Combien de fois avez-vous employé l’expression “Et si on faisait une pause ? » On peut l’utiliser après un tunnel de réunions ou une session intense de révisions pour les partiels. Si on l’emploie si fréquemment c’est car elle est tout bonnement liée à notre rythme physiologique. Notre capacité de concentration avoisinerait les 90 minutes.
Et sur ces 90 minutes, notre attention est à son maximum les 25 premières minutes. Elle baisse peu à peu, puis la lassitude commence à nous envahir au bout de 75 minutes. Tout ceci est physiologiquement normal. Si on ne marque pas de temps de pause on se fatigue, on s’essouffle, on devient irritable et en proie à nos énergies négatives. Ce constat ne date pas d’hier.

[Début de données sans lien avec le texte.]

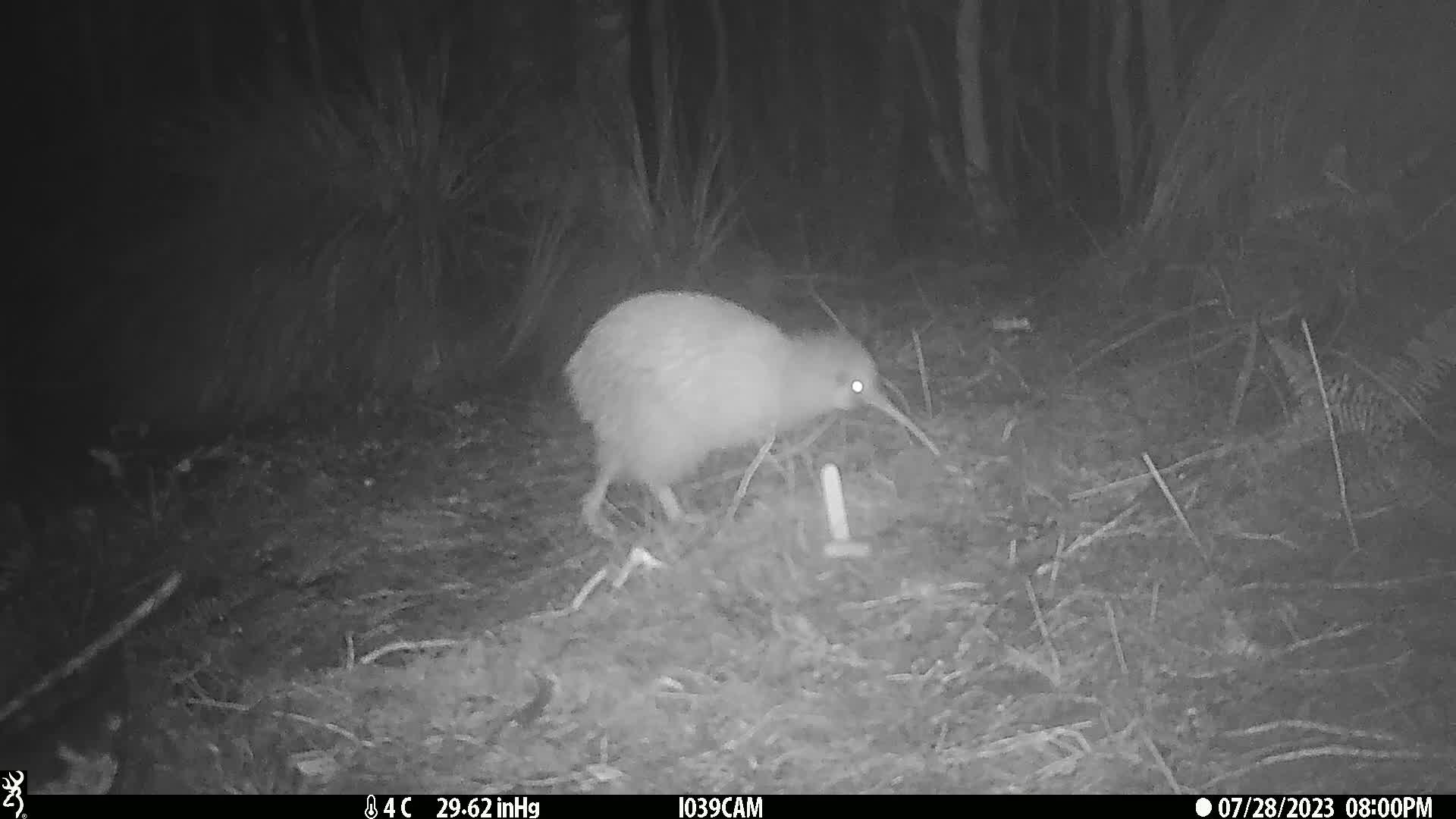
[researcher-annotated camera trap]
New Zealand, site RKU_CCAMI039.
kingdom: Animalia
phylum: Chordata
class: Aves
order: Apterygiformes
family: Apterygidae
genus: Apteryx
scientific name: Apteryx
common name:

PARCE QUE C’EST BON POUR LA SANTÉ
Plusieurs études ont montré que celleux qui ne prennent pas de pause ont plus de risques d’épuisement mental et physique (burn-out) que celleux qui prennent de petites pauses pendant leur journée de travail.
Faire une pause permet de reposer à la fois le corps et l’esprit et de renforcer le système immunitaire. Une étude américaine a même montré que les vacances permettraient au cœur de se reposer et diminueraient ainsi le risque d’accident cardiaque de 30%.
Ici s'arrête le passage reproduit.